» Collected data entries

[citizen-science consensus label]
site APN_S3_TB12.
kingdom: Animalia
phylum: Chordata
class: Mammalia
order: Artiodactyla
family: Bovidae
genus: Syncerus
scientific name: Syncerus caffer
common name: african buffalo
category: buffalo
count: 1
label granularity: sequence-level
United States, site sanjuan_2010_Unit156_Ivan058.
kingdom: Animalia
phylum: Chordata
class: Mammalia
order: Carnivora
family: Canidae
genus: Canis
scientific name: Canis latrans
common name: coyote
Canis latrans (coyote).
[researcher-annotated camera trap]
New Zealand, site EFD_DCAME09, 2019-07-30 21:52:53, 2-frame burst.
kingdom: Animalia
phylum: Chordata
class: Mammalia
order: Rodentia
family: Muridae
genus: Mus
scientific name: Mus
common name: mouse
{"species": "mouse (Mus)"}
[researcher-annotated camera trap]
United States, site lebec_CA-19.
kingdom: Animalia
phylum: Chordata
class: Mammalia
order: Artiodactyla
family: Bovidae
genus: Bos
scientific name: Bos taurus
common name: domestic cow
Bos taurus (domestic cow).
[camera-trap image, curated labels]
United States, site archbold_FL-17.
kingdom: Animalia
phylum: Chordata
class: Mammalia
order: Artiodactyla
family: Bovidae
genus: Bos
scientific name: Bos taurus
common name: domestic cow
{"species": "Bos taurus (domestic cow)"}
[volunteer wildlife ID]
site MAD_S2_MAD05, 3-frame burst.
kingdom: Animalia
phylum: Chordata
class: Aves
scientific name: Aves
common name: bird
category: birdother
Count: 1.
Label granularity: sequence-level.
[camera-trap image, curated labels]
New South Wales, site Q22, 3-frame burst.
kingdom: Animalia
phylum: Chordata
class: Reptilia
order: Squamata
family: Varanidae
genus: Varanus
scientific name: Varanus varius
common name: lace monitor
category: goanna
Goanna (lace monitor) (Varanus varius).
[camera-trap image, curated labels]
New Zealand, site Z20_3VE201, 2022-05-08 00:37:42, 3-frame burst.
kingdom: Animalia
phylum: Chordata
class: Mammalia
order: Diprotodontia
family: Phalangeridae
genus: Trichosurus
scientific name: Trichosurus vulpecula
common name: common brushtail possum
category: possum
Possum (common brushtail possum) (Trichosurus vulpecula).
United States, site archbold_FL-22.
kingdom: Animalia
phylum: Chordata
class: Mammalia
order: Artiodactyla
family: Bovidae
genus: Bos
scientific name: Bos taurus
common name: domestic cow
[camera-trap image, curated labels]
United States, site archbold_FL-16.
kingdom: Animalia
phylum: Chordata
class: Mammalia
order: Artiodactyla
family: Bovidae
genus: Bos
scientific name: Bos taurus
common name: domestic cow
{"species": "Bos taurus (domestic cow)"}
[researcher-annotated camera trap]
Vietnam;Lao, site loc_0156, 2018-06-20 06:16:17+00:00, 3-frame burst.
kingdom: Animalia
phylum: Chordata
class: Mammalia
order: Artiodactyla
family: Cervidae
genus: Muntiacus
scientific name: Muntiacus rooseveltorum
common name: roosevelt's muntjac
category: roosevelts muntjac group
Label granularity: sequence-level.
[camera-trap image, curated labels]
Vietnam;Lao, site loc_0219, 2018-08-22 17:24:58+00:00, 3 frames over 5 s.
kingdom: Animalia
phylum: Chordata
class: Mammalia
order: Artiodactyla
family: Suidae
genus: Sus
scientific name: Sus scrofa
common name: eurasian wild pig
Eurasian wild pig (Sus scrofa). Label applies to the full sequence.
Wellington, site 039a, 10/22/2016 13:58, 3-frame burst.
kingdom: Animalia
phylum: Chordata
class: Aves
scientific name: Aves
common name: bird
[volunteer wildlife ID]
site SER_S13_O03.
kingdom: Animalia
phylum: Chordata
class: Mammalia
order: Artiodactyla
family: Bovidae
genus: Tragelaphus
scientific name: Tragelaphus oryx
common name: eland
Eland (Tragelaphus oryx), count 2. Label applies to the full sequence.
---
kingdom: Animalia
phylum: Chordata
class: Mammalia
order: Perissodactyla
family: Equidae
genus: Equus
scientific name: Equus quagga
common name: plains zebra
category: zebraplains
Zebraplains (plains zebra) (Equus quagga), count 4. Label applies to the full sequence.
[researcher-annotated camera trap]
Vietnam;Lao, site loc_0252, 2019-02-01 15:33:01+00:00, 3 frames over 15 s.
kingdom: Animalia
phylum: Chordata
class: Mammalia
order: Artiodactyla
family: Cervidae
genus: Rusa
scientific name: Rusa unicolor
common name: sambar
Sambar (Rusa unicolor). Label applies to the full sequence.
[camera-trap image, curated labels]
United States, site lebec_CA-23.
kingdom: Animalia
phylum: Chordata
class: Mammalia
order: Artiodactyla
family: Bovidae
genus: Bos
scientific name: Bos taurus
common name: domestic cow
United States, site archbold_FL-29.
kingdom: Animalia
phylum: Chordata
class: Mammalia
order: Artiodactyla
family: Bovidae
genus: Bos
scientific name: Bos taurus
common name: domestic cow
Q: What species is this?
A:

» About this task
Each line above with the word "Zealand" must be returned.

» Task response
New Zealand, site EFD_DCAME09, 2019-07-30 21:52:53, 2-frame burst.
New Zealand, site Z20_3VE201, 2022-05-08 00:37:42, 3-frame burst.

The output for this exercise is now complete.